Count the lines in the records below that contain the string "instances", treating uppercase and lowercase as different. Give only the number.

⟨

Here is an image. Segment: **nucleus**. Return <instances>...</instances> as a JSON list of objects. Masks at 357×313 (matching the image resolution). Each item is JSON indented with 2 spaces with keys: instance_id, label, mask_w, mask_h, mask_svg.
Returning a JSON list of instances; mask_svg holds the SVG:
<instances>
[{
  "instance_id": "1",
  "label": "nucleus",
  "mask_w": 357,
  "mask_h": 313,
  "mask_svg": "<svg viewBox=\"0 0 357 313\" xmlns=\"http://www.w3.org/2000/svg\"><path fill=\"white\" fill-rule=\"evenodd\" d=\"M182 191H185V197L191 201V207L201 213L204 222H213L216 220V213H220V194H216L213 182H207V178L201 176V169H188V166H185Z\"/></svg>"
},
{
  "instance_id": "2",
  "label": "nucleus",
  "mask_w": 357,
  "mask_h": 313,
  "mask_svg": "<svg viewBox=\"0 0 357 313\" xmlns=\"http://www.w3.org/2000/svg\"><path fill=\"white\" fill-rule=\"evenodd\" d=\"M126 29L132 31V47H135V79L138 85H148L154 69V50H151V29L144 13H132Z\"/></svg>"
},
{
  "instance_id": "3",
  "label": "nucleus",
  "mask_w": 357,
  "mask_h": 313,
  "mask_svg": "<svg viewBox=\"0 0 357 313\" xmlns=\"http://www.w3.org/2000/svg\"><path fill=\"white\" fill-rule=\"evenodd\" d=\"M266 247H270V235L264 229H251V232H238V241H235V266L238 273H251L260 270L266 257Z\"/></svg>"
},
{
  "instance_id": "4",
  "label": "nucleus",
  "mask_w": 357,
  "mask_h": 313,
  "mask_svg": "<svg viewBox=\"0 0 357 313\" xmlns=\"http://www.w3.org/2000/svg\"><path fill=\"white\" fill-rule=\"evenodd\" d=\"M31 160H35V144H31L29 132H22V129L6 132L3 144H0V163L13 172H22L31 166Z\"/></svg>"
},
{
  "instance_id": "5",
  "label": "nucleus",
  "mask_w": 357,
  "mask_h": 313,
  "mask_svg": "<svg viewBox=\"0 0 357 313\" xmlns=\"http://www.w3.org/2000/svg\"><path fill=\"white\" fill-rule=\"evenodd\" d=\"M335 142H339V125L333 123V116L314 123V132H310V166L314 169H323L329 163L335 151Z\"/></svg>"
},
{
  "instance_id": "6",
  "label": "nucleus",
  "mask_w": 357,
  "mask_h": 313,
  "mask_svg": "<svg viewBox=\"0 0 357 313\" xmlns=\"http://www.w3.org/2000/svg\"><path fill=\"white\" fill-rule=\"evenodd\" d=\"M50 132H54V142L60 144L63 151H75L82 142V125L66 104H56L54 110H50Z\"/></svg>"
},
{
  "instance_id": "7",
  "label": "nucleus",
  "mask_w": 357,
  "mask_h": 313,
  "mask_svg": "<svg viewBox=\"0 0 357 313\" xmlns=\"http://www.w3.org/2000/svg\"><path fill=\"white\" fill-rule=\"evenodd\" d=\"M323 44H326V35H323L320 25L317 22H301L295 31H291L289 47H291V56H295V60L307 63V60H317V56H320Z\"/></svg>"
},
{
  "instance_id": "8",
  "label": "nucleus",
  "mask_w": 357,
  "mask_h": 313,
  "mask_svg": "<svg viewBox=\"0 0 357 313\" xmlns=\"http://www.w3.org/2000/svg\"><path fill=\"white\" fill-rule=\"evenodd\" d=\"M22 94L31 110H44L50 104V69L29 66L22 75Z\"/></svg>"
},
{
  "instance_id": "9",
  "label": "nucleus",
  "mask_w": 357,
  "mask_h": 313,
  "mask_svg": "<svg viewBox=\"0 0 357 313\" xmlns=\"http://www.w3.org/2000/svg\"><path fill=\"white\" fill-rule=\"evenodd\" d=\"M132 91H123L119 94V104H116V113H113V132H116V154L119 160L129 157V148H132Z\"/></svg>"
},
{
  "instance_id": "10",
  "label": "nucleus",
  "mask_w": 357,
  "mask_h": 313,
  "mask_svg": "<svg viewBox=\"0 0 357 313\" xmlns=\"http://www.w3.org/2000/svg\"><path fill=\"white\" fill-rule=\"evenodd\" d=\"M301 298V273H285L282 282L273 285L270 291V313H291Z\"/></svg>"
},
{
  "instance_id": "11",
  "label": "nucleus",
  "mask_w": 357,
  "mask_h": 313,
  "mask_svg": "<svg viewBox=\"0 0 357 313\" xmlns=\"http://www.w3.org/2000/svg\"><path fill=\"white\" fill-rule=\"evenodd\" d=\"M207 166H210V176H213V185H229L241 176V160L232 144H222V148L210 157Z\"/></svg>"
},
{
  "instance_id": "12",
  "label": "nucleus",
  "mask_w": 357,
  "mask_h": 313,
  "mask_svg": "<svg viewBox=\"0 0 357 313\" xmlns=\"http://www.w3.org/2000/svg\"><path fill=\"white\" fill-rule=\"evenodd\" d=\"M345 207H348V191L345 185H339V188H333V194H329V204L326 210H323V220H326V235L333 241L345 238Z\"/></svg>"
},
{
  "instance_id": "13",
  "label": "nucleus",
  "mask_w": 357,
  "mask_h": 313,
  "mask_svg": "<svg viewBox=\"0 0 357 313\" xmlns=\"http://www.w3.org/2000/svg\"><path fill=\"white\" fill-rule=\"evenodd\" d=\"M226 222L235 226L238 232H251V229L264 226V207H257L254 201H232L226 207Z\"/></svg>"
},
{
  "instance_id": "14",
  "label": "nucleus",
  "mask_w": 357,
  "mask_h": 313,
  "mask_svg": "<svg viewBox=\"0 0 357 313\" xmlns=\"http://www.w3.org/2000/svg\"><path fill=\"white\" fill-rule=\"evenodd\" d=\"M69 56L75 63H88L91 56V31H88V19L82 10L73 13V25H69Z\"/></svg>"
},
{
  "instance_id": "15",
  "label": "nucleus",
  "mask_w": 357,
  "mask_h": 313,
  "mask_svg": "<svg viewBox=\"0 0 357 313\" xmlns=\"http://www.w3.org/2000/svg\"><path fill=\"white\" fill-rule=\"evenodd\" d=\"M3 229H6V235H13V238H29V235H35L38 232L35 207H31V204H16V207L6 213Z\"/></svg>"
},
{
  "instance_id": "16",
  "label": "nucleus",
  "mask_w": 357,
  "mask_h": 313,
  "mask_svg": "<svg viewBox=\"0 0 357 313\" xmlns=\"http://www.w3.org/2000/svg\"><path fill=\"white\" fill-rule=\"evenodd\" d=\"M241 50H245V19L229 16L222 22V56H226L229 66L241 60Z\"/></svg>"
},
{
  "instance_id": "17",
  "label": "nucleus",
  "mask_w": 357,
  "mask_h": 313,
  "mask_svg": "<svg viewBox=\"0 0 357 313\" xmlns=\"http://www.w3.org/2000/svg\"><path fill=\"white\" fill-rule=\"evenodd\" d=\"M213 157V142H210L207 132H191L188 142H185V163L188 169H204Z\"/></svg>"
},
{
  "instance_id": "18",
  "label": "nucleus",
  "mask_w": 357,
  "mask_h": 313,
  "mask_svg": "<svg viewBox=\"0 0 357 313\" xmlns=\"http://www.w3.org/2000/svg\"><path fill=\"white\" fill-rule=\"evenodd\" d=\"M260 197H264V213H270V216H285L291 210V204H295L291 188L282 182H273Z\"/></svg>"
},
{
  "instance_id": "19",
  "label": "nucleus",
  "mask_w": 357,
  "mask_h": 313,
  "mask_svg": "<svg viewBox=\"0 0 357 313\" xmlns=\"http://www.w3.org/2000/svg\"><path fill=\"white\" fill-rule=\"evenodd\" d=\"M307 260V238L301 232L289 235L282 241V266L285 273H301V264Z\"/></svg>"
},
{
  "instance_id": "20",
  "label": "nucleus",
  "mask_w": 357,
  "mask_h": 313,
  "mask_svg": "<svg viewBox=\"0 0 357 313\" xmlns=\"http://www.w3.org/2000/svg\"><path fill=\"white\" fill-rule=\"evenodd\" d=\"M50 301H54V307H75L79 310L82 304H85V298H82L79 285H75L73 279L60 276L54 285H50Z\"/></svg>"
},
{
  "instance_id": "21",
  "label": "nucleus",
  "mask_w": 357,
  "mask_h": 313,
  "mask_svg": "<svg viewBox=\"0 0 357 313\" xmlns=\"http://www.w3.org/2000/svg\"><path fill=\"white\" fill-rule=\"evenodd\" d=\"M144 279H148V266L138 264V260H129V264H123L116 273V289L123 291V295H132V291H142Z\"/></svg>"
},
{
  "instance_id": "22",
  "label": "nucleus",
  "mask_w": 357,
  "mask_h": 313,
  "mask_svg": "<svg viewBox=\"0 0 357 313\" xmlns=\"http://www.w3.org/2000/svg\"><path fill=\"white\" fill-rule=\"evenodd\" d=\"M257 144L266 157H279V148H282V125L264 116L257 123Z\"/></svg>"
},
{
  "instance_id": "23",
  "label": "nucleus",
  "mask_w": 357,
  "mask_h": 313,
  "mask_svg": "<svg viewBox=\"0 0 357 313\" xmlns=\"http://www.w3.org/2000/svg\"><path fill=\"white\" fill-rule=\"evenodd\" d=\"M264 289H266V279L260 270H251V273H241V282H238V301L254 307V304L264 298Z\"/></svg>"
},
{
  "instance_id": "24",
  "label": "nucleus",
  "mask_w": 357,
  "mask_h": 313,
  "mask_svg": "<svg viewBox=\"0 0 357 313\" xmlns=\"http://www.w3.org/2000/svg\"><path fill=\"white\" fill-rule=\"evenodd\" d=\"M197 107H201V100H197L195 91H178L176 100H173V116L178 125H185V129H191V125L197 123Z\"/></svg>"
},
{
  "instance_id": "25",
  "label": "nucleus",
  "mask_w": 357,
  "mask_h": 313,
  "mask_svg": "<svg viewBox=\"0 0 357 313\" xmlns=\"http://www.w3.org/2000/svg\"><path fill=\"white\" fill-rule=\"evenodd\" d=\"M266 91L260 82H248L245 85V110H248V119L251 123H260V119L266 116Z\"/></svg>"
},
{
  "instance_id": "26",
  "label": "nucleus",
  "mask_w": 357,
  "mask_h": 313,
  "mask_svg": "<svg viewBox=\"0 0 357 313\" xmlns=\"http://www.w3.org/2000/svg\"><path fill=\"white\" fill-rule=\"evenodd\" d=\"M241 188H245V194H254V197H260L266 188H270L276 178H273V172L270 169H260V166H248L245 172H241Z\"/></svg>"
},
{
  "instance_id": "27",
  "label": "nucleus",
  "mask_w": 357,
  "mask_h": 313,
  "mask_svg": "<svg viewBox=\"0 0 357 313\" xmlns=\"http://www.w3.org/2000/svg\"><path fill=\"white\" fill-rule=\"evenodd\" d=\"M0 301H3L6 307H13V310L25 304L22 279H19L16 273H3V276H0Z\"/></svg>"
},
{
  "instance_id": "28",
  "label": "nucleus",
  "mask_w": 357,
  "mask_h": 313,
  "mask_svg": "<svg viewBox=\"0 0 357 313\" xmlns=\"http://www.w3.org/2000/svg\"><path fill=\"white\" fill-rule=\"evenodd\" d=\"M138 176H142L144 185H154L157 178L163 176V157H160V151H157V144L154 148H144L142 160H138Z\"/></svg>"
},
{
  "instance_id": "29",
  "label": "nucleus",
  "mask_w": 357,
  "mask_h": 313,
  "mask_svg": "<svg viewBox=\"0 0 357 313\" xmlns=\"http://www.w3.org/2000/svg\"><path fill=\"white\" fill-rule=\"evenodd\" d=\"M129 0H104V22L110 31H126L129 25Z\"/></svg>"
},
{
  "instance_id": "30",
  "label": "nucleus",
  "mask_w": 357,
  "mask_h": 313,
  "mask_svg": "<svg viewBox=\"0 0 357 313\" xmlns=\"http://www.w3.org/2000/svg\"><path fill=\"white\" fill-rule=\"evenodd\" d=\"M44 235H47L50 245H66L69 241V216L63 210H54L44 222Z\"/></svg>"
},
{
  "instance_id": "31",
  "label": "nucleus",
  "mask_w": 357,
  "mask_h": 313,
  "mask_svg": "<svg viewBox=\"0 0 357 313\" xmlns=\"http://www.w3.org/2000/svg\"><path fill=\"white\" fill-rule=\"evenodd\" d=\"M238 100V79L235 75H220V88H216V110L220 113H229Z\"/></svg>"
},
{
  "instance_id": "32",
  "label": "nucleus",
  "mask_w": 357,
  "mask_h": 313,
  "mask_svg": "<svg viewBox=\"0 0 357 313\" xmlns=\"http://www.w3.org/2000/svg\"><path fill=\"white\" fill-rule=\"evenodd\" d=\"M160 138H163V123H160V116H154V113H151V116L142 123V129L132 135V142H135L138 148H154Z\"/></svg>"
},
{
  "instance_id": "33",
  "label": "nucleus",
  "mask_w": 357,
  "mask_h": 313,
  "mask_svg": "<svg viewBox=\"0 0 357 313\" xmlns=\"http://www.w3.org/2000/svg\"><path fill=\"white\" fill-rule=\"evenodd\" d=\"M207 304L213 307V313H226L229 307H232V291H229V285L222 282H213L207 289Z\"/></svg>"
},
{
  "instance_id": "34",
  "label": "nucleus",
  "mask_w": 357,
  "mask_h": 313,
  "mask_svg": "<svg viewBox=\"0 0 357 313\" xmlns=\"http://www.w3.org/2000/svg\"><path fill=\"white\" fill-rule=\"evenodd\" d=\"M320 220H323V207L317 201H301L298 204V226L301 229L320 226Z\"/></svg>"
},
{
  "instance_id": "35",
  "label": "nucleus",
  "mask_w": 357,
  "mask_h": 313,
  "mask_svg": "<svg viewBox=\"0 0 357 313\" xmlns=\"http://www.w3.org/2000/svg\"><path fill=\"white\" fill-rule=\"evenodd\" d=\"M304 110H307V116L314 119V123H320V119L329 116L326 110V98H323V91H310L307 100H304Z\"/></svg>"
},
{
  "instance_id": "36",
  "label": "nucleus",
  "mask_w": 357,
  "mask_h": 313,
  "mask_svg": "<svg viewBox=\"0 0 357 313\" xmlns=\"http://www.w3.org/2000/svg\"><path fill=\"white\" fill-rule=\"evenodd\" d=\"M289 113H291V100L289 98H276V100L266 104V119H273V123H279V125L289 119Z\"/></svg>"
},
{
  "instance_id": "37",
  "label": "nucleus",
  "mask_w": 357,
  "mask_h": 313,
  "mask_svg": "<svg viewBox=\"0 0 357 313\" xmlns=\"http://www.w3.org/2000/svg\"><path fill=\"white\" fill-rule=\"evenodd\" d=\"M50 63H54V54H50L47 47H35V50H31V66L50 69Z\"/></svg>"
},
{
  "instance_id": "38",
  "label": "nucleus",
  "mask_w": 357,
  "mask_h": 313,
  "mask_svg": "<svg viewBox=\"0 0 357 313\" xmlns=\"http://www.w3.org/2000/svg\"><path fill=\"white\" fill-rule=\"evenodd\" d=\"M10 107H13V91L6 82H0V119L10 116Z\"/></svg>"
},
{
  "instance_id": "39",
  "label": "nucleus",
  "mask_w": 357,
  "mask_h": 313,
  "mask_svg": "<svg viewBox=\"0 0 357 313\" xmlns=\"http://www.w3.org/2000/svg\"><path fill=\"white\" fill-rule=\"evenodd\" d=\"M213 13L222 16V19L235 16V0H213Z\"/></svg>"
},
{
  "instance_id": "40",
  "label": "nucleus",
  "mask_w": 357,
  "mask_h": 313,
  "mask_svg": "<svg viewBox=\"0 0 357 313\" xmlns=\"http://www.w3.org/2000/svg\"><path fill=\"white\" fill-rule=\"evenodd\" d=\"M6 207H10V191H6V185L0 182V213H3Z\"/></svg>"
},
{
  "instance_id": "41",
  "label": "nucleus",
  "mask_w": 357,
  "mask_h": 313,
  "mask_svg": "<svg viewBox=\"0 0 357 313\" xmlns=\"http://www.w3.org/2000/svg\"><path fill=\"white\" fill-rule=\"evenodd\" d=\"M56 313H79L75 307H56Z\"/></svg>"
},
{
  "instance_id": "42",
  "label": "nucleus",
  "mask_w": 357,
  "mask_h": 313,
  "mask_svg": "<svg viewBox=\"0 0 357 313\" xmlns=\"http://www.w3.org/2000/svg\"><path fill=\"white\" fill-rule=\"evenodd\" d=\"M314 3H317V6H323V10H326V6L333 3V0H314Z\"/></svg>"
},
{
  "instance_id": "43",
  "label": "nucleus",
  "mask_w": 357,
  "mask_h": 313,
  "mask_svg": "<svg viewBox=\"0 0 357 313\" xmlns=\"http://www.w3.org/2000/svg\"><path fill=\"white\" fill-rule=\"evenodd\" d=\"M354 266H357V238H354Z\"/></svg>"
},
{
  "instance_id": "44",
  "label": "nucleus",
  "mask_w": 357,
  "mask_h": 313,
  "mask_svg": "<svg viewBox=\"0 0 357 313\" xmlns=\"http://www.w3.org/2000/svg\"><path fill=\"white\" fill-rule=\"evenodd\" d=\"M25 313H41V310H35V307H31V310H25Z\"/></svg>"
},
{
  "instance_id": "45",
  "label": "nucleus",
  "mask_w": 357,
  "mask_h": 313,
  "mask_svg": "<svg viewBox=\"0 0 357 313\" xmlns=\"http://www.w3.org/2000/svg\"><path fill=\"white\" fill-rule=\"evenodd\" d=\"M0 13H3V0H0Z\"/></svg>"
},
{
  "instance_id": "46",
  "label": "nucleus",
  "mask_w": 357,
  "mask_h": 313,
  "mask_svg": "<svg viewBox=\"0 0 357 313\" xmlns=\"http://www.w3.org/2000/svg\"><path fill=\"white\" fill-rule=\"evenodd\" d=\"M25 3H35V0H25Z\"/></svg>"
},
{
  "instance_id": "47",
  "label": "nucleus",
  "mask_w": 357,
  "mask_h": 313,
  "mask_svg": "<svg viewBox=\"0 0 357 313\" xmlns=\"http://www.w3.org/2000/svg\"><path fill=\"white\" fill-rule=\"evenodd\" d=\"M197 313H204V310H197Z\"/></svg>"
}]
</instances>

⟩

RESULT FOR THIS TASK: 4